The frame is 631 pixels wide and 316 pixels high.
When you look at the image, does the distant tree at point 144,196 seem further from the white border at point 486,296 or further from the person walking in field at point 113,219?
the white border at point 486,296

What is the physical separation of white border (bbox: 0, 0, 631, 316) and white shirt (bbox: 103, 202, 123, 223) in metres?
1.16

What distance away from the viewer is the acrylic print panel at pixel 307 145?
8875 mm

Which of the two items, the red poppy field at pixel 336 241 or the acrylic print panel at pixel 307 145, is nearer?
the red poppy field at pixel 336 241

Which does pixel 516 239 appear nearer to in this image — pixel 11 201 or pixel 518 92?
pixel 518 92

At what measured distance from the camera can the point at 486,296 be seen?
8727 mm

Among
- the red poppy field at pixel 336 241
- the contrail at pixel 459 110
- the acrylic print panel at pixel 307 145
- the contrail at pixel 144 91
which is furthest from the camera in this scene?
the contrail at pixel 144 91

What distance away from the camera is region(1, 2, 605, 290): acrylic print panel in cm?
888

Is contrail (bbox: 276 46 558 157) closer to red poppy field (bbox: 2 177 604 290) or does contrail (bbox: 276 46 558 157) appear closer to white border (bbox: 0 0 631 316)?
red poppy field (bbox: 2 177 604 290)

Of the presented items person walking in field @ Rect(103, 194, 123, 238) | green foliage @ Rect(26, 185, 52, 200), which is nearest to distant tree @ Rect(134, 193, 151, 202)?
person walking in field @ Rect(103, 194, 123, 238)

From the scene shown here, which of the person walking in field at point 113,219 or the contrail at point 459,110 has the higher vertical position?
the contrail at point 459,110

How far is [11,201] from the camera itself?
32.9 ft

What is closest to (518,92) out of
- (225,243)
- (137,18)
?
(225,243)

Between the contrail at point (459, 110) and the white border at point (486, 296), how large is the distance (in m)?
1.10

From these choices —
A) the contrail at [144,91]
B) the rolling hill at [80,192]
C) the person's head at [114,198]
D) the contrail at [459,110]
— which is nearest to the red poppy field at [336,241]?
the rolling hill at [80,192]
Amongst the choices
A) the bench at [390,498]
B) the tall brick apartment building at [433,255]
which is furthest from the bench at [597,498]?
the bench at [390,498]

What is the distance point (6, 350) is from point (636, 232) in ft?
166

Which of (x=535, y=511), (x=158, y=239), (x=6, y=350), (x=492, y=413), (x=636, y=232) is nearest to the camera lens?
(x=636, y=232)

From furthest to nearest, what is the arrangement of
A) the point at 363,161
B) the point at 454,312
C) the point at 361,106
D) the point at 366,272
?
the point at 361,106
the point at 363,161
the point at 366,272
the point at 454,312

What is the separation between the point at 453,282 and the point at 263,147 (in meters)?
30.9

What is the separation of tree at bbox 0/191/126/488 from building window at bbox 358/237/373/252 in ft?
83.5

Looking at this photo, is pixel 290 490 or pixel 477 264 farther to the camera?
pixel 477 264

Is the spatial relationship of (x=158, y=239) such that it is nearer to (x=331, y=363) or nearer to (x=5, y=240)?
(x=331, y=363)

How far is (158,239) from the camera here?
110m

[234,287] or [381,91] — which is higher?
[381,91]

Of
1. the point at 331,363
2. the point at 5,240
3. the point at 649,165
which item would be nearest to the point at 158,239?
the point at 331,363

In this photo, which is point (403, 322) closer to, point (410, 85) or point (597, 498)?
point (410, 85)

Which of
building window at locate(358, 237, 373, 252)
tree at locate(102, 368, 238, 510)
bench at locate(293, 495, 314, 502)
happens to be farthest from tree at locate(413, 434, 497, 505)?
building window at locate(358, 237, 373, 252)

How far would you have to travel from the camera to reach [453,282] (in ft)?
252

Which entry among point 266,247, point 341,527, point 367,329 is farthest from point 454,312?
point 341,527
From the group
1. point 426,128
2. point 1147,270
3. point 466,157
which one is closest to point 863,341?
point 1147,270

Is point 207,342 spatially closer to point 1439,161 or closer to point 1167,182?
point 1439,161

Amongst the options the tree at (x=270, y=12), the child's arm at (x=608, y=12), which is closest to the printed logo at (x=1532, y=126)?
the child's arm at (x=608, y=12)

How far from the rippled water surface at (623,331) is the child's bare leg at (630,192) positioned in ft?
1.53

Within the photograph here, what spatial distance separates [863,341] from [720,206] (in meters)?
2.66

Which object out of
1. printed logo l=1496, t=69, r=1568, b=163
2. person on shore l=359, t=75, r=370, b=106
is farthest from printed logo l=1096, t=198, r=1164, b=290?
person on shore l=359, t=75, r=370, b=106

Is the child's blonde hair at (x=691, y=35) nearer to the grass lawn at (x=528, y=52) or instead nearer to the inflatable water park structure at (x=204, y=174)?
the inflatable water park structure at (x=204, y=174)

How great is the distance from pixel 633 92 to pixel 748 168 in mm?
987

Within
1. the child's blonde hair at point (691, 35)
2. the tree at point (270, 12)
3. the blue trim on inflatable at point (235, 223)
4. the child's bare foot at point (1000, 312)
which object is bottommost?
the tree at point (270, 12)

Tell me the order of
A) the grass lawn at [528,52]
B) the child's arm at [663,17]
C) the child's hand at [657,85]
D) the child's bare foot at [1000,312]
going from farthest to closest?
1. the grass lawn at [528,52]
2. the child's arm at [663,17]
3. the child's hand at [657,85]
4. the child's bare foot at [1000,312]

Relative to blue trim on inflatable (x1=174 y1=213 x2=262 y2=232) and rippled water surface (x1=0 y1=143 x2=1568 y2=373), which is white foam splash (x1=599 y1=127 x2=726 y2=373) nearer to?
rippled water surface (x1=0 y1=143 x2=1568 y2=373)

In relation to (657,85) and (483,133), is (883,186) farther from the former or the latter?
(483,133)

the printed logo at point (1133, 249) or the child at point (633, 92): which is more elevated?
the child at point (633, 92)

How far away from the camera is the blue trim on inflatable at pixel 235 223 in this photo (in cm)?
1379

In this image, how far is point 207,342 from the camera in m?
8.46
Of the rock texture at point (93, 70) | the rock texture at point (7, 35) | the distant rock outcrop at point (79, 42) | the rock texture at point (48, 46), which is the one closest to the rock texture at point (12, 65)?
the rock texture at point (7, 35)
-*-*-
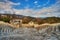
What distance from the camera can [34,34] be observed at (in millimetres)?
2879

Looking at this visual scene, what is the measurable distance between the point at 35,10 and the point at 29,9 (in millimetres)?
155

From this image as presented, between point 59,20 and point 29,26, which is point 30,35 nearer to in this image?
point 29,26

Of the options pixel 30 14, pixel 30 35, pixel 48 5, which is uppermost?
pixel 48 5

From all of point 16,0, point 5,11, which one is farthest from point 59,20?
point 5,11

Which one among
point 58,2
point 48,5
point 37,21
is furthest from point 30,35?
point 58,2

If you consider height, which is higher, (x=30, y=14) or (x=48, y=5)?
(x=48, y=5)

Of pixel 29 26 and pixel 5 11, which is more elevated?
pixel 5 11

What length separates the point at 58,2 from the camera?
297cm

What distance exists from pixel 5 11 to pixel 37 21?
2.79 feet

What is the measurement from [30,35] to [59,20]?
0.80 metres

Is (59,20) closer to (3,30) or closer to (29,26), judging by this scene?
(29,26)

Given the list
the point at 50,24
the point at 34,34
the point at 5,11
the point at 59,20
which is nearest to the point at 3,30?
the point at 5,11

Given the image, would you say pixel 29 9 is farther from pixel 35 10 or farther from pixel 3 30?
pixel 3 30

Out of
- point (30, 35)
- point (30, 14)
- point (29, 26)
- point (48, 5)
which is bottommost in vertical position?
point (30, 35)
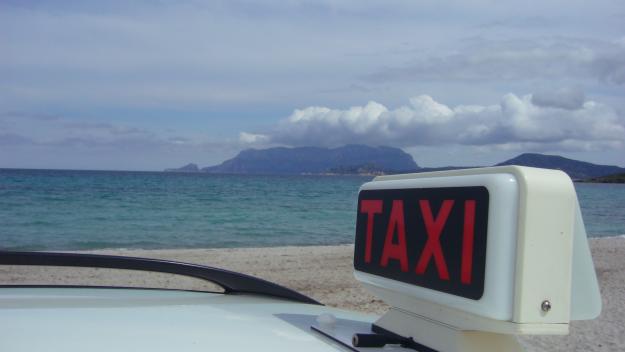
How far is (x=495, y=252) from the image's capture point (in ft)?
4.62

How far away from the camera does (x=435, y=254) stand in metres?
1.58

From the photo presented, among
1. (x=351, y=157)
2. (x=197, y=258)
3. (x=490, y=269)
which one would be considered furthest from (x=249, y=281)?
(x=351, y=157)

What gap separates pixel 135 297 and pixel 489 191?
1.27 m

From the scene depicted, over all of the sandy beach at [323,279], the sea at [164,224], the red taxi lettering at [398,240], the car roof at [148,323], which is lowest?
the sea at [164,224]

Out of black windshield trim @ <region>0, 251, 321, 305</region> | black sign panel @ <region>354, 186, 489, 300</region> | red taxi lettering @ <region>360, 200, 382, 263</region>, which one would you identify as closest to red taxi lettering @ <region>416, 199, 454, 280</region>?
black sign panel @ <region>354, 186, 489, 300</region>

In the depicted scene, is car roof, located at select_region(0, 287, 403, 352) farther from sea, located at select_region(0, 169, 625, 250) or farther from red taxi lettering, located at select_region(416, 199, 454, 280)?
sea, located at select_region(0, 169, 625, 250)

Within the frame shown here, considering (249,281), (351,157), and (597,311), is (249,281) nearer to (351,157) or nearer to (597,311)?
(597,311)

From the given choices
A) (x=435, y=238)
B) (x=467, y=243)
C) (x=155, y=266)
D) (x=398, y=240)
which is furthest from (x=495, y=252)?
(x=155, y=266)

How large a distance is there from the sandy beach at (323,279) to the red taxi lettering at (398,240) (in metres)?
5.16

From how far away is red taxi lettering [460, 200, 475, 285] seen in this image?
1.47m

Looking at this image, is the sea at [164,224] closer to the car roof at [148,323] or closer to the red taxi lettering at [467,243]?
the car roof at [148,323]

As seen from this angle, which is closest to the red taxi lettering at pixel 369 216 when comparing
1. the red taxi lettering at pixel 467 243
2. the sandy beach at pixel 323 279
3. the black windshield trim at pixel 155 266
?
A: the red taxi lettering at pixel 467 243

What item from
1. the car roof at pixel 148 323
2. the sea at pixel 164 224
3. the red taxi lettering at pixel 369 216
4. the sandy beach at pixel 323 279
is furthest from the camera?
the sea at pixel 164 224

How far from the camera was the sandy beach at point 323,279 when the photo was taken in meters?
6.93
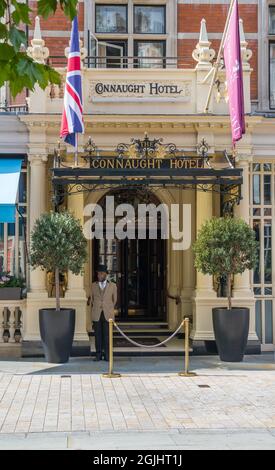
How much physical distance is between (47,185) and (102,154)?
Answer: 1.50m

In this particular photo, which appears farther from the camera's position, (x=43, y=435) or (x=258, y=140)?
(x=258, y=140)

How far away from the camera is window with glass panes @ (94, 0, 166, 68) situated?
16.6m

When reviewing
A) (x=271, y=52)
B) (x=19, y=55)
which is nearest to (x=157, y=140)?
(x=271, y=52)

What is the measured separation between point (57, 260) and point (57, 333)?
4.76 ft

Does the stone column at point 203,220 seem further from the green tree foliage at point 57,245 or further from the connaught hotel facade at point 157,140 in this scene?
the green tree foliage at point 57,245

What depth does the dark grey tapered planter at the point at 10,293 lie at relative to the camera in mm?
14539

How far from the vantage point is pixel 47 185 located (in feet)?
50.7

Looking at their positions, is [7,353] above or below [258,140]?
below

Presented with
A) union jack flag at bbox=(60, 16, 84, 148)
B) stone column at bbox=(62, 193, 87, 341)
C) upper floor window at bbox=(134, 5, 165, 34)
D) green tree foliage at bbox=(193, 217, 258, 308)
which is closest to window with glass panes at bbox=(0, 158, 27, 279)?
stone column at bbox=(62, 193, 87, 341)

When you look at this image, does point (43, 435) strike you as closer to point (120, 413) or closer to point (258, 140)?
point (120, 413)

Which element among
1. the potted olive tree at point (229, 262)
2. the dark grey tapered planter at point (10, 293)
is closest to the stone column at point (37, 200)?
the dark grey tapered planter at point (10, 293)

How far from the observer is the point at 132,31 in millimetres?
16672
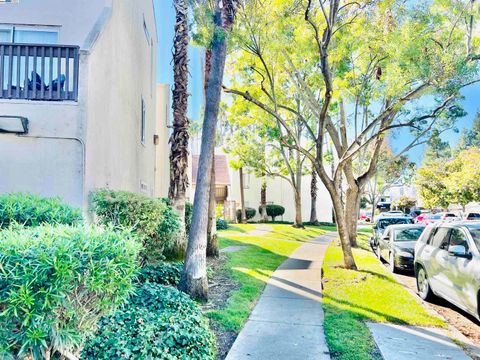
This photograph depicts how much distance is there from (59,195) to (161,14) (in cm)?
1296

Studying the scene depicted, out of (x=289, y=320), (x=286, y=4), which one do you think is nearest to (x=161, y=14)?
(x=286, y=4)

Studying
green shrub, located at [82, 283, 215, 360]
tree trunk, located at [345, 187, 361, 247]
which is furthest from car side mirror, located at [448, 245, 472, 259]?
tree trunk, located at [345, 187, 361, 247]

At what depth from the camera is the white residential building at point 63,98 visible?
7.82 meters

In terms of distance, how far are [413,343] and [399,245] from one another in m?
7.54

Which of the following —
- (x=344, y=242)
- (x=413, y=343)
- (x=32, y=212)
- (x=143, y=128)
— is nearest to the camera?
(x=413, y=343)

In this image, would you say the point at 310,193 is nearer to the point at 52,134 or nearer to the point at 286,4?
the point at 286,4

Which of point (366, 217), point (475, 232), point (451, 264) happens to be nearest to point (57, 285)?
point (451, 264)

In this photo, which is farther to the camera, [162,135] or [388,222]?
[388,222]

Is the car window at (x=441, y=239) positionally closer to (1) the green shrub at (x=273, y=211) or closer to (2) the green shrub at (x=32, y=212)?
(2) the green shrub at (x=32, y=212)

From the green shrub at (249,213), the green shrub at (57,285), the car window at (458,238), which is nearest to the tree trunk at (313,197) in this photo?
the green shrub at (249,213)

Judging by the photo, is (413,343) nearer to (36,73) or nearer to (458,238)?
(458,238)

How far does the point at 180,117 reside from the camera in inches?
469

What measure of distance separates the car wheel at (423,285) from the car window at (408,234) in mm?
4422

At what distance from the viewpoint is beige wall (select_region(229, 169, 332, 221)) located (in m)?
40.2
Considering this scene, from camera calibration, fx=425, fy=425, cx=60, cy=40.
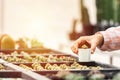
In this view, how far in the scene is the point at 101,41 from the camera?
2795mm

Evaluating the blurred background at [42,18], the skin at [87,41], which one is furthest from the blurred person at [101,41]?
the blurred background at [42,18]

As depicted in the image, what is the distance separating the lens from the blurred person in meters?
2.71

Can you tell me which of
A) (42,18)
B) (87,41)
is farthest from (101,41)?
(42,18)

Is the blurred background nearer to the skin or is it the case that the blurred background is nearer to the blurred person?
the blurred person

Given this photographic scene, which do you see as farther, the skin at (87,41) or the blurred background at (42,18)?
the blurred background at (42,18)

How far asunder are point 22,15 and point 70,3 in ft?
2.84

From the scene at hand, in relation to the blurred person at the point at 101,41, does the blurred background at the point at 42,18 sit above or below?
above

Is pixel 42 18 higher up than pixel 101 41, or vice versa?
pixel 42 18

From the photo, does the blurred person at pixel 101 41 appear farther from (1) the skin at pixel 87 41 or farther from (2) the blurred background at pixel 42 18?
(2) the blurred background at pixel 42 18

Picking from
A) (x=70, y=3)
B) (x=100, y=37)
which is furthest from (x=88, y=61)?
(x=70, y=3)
-*-*-
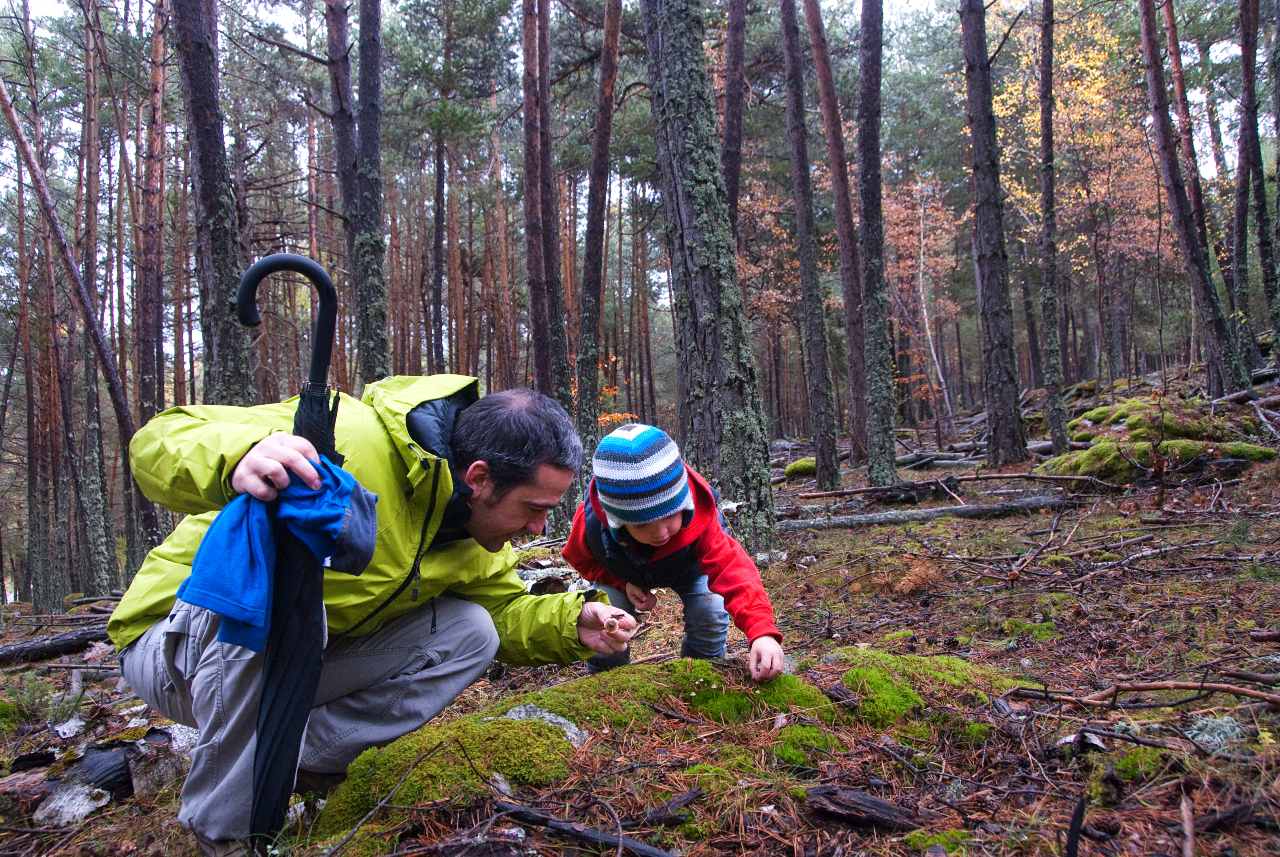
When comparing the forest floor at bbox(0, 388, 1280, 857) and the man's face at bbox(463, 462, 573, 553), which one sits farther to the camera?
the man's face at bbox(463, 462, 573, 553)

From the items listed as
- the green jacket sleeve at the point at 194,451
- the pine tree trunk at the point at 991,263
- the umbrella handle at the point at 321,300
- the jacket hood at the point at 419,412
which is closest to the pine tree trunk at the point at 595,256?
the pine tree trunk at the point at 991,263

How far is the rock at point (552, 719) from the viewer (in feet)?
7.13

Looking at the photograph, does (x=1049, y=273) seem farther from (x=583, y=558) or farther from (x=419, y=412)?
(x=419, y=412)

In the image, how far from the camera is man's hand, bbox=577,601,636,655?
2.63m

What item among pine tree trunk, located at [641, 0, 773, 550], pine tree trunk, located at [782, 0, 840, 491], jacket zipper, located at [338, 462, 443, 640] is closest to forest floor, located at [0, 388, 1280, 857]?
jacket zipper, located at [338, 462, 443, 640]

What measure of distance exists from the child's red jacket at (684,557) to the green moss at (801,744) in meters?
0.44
-*-*-
__What is required__: Select every line in the records above that contains the word "tapered", and copy each one. Case counts.

__Output for this task__:
What depth does the dark grey tapered planter at the point at 10,293 lie at relative to the camera in mm?
2. the dark grey tapered planter at point (10, 293)
the dark grey tapered planter at point (10, 293)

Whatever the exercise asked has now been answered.